|Name||Abbots Green Primary Academy|
|Ofsted Inspection Rating||Good|
|Inspection Date||04 December 2012|
|Address||Airfield Road, Bury St Edmunds, Suffolk, IP32 7PJ|
|Religious Character||Does Not Apply|
|Number of Pupils||Unknown|
|Number of Pupils per Teacher||21.7|
|Academy Sponsor||Unity Schools Partnership|
|Percentage Free School Meals||8.4%|
Information about this school
This average-sized primary school caters for children from nursery age up to Year 4. The proportion of pupils known to be eligible for the pupil premium (additional government funding to help particular pupils who need it) is below average. The proportions of pupils from minority ethnic groups and of those who speak English as an additional language are both lower than average. The proportion of pupils who are supported through school action is below average, but the proportion supported at school action plus or through a statement of special educational needs is above average. The school has specially resourced provision for pupils with special educational needs. This specialist support centre is for pupils who have complex educational needs. Eight of its 12 places were filled at the time of the inspection. The headteacher has been in post for three years and the assistant headteacher for a year, but most middle leaders (subject and key stage leaders) took up their posts in September 2012. The school has been awarded the Eco silver award, Bury in Bloom Young Green Fingers award, Outstanding Achievement award and the ‘Suffolk Creating the Greenest County’ award for the schools’ Farmers Market, which includes food produced in the school gardens.
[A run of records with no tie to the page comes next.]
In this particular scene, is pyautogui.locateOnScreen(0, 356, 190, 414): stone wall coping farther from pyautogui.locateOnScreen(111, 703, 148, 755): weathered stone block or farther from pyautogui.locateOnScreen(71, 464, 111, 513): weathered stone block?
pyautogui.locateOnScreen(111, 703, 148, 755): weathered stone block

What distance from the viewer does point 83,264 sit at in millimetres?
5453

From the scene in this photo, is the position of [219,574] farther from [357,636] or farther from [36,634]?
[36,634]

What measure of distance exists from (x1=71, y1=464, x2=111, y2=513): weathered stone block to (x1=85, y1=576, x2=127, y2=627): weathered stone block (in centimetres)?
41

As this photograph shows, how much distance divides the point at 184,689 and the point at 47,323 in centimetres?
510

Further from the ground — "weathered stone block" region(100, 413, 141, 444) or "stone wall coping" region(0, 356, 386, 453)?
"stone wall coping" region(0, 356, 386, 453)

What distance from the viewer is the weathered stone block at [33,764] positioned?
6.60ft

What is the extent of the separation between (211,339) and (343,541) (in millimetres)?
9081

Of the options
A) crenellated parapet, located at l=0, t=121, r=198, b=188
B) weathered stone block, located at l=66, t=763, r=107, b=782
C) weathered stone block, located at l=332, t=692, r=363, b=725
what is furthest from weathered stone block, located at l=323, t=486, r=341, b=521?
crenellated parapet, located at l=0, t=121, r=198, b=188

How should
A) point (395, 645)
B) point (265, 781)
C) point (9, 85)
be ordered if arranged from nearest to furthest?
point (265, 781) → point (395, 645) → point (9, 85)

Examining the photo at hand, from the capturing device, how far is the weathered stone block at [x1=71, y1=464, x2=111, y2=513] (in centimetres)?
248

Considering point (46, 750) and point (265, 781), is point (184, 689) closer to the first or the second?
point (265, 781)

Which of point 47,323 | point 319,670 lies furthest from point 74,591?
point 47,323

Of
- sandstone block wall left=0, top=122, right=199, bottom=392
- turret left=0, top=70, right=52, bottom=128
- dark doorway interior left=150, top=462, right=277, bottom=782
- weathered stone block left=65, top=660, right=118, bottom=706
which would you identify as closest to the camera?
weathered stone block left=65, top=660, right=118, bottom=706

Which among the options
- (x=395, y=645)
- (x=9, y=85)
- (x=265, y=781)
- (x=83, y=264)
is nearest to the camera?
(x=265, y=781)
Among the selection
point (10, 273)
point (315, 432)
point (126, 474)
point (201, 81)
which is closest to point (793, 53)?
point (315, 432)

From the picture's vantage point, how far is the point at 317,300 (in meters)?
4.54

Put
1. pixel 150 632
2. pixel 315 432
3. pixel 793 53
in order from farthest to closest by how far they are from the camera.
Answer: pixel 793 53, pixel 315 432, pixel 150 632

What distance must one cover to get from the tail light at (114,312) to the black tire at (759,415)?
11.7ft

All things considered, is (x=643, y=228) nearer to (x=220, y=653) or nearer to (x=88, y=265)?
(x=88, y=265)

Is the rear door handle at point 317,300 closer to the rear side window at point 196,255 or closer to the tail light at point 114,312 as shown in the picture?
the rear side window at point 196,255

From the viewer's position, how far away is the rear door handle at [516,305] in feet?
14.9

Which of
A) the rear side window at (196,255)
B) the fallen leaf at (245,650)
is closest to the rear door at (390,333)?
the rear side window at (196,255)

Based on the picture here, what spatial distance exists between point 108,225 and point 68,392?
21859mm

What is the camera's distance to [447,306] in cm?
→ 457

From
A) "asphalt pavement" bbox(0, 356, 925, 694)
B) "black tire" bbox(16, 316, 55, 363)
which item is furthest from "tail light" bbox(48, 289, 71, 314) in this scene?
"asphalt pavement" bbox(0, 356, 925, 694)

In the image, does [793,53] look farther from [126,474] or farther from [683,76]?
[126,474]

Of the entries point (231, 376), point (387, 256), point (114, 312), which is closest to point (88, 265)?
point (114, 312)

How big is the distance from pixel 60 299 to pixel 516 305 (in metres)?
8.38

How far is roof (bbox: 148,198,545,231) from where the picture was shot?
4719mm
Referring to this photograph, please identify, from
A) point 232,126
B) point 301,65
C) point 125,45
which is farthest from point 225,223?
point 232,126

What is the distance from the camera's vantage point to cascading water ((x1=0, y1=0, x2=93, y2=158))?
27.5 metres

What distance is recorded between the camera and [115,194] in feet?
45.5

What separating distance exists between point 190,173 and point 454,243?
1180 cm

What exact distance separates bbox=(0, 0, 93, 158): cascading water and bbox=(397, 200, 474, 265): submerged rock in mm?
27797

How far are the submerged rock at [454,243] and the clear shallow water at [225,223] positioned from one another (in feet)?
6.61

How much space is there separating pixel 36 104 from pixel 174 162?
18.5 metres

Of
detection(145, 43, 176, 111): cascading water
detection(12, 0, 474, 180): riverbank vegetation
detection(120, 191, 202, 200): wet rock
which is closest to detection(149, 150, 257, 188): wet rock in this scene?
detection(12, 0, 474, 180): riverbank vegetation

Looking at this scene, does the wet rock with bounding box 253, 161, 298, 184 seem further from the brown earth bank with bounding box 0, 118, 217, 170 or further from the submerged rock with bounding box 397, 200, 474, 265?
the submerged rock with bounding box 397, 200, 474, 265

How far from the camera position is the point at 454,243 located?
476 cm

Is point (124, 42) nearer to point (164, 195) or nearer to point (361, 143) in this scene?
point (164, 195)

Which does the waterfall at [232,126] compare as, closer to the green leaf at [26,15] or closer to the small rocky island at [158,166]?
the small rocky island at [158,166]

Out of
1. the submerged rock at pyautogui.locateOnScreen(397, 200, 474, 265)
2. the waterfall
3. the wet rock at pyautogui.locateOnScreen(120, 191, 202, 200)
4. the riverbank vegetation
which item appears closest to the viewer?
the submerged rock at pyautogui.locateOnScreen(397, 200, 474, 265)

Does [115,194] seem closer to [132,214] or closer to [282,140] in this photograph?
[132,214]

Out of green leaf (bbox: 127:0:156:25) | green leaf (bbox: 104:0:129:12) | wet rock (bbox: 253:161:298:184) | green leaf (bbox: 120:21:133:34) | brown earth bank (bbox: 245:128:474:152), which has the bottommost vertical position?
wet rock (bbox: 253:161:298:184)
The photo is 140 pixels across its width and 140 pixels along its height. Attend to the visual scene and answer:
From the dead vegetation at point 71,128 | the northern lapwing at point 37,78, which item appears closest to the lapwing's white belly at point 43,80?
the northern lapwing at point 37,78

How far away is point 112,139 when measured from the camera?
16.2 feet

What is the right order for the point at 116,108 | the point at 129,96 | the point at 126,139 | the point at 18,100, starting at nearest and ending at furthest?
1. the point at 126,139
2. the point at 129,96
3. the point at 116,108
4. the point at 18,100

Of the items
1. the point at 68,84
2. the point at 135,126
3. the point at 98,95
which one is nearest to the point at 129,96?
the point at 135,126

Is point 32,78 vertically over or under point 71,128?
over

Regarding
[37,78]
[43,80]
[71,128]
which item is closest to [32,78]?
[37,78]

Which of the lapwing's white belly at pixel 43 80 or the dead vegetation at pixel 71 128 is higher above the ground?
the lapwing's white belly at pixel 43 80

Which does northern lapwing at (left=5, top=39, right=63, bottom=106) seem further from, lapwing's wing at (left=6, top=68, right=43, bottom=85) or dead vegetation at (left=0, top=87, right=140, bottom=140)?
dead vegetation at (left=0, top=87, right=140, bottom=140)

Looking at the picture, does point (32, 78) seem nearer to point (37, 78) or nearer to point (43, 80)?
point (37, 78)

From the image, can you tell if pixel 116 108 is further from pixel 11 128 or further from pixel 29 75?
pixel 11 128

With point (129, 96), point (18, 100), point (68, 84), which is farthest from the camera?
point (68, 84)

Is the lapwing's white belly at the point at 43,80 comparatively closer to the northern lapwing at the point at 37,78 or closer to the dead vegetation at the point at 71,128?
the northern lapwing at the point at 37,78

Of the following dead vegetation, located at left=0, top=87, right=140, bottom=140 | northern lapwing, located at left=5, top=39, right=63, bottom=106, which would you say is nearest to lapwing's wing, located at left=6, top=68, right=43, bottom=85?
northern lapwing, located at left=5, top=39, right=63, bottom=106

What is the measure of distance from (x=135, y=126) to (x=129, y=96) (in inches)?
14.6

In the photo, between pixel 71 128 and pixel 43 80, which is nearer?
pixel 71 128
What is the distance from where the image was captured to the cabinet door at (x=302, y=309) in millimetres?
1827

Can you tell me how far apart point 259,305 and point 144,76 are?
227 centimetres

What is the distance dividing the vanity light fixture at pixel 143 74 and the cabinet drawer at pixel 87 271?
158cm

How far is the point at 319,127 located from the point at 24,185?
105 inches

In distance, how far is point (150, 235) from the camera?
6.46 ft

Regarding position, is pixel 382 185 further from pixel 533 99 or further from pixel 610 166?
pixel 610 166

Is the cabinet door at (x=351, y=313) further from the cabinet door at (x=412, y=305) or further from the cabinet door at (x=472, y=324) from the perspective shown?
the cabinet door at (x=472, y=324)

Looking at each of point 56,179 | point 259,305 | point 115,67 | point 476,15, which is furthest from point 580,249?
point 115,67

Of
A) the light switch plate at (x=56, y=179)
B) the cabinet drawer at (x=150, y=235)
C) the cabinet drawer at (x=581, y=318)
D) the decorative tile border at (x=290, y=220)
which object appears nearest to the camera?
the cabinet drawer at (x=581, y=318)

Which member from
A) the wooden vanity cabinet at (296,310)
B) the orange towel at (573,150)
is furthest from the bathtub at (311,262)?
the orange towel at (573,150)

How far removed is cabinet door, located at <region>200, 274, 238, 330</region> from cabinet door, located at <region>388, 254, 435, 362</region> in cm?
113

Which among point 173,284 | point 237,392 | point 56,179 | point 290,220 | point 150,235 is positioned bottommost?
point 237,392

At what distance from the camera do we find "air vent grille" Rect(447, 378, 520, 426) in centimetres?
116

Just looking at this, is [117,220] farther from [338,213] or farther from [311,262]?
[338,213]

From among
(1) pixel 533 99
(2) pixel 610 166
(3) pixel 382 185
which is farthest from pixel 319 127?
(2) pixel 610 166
Summary of key findings for parents and pupils
This is a good school. Pupils get a good start to school life in the Early Years Foundation Stage. Almost all pupils make good progress in reading, writing and mathematics throughout the school. Teaching is consistently good in all year groups, and occasionally outstanding. Teachers ask searching questions to check pupils’ understanding, maintain their interest and make them think hard. The subjects that pupils learn are planned around projects that are exciting, practical and enjoyable. Pupils behave well, feel safe and know all about how to keep themselves safe in different situations. The changes made by the headteacher and senior staff to the way different subjects are taught have helped pupils to make increasingly good progress. The headteacher and governing body have made a lot of well-considered staff appointments over recent years to make sure that all teaching is at least good. The spiritual, moral, social and cultural education of pupils is a strength of the school and underpins everything it does. It is not yet an outstanding school because : In a few lessons, teachers do not always set work at the right level of difficulty, so pupils do not always make as much progress as they could. Marking in literacy books shows pupils clearly how to move on in their work, but it is not as good in other subjects such as mathematics. Most of the new subject leaders have not yet had the opportunity to develop the skills they need to help the school raise standards. Although individual pupils’ progress is carefully tracked, it is not checked often enough to quickly identify the pupils who need extra help and guidance.